▶ _Excerpted passage_
☆ ☆ ☆ ☆ ☆ ☆ ☆
From natural calamities to a worldwide pandemic, the University of the Virgin Islands has seen it all and has still managed to come out on top.
The university has had to overcome many hurdles and challenges. Many of these hardships are unexpected and inevitable. Despite regulations and still trying to recover from the hurricanes, the university continues to pick up and discover new and innovative ways to coordinate classes as well as possible. I am confident that the future for the university will be bright because the school is determined and dedicated to its students and staff.
The university has suffered significant resource, faculty, and student losses as a result of Hurricanes Irma and Maria. To make matters worse, COVID-19 has increased the workload at the institution. Professors are critical to the school’s success. Although several staff members have left, the school continues to have a strong foundation and a large number of supporters. Numerous individuals benefit from employment, education, and housing opportunities. Since COVID-19 started, the faculty has worked hard to make sure that students get a quality education, no matter what.
The Marine Biology and Nursing programs excel at providing students with externships where they are prepared for the field after they graduate. When the university received a $5 million grant approximately 10 years ago, it was used to fund an endowment that would support entrepreneurial endeavors within the university. Things like developing a business strategy and other resources that students previously did not have access to are now becoming more prevalent. This will have a significant impact on students. Students can now earn a minor in entrepreneurship as part of their degree program.
Furthermore, the university’s communications department is thriving, with the department offering more activities than ever before. In recent months, students were selected to participate in White House press briefings, where they had the opportunity to ask questions pertaining to the territory and were able to shed light on our small island. Additionally, in mid-February, the department also participated in the 53rd annual Kennedy Center American College Theater Festival Region IV. Students demonstrated exceptional leadership as the only historically Black college in attendance. They exemplified diversity in art and communications, among other things. Additionally, the department has recently planned its own virtual festival called the Caribbean Cinematic and Arts Festival. Submissions will be accepted soon.
The university has a lot of exciting plans for the future. After a long period of inactivity, the School of Agriculture is getting back on track. The Medical Building’s expansion has benefited students and professors, and new programs and schools are being established.
UVI President David Hall is extremely vigilant in keeping his students and faculty comfortable. Following the disasters, he emphasized that, while all students and faculty are physically safe, they are all suffering personal losses. He continued by stating that many individuals have lost their homes, their homes have been severely damaged, or they are currently living in homes without electricity, which is a lot to adjust to. Nonetheless, the university came back with new strategies and curriculums to best accommodate everyone.
With a motivated staff and new energy from across the board, the university is creating a phenomenal team of hard workers. The faculty is determined to make sure students are getting the best education possible. The challenges the university has faced and continues to face make the faculty more strategic and stronger than before. They face numerous challenges, but these challenges have strengthened the university as a whole.
☆ ☆ ☆ ☆ ☆ ☆ ☆
▶ _Records shown_
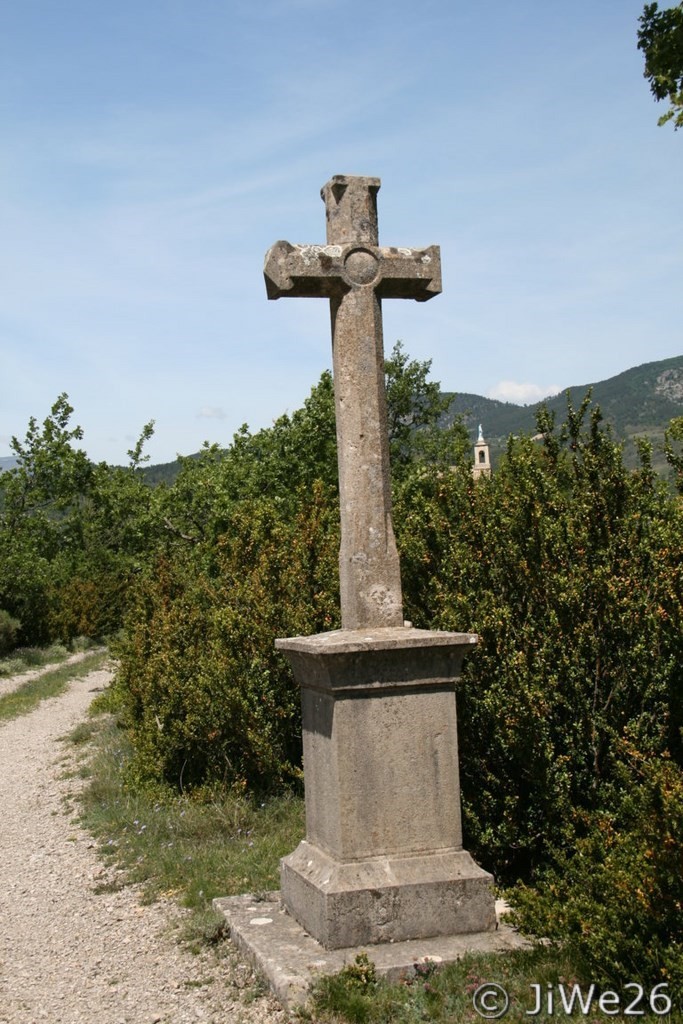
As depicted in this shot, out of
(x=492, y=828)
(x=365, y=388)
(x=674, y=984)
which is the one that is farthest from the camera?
(x=492, y=828)

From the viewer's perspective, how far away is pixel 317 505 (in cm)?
928

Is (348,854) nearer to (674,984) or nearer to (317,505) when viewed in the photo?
(674,984)

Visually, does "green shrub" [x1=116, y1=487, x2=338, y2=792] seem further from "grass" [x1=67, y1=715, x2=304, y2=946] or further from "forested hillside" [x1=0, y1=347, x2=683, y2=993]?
"grass" [x1=67, y1=715, x2=304, y2=946]

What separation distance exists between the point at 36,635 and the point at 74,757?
1849cm

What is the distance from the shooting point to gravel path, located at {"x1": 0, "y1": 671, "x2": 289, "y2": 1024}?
13.9 ft

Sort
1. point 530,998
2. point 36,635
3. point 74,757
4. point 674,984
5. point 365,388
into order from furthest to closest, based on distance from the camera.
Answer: point 36,635, point 74,757, point 365,388, point 530,998, point 674,984

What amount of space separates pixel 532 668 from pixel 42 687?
17.3 meters

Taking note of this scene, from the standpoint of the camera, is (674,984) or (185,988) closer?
(674,984)

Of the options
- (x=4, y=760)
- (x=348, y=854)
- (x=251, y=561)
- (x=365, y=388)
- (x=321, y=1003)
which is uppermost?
(x=365, y=388)

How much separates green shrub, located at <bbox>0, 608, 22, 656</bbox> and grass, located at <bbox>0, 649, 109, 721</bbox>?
6.91 feet

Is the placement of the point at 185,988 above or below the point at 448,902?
below

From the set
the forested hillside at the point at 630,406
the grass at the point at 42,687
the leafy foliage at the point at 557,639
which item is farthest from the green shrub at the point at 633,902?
☆ ☆ ☆ ☆ ☆ ☆ ☆
▶ _Questions_
1) Reproduce the stretch of the article on the University of the Virgin Islands from "The university has a" through "best accommodate everyone.".
2) According to the article on the University of the Virgin Islands, what was the $5 million grant used to fund?
3) Summarize the article on the University of the Virgin Islands in two sentences.

▶ _Task solutions_
1)
The university has a lot of exciting plans for the future. After a long period of inactivity, the School of Agriculture is getting back on track. The Medical Building’s expansion has benefited students and professors, and new programs and schools are being established.
UVI President David Hall is extremely vigilant in keeping his students and faculty comfortable. Following the disasters, he emphasized that, while all students and faculty are physically safe, they are all suffering personal losses. He continued by stating that many individuals have lost their homes, their homes have been severely damaged, or they are currently living in homes without electricity, which is a lot to adjust to. Nonetheless, the university came back with new strategies and curriculums to best accommodate everyone.

2) It was used to fund an endowment that would support entrepreneurial endeavors within the university.

3) The University of the Virgin Islands has suffered losses of resources, faculty, and students from Hurricanes Irma and Maria, and COVID-19 has added to its workload, yet its faculty has worked hard to keep education quality high. Its programs are growing, including externships in Marine Biology and Nursing, a minor in entrepreneurship, a thriving communications department, and a School of Agriculture that is getting back on track.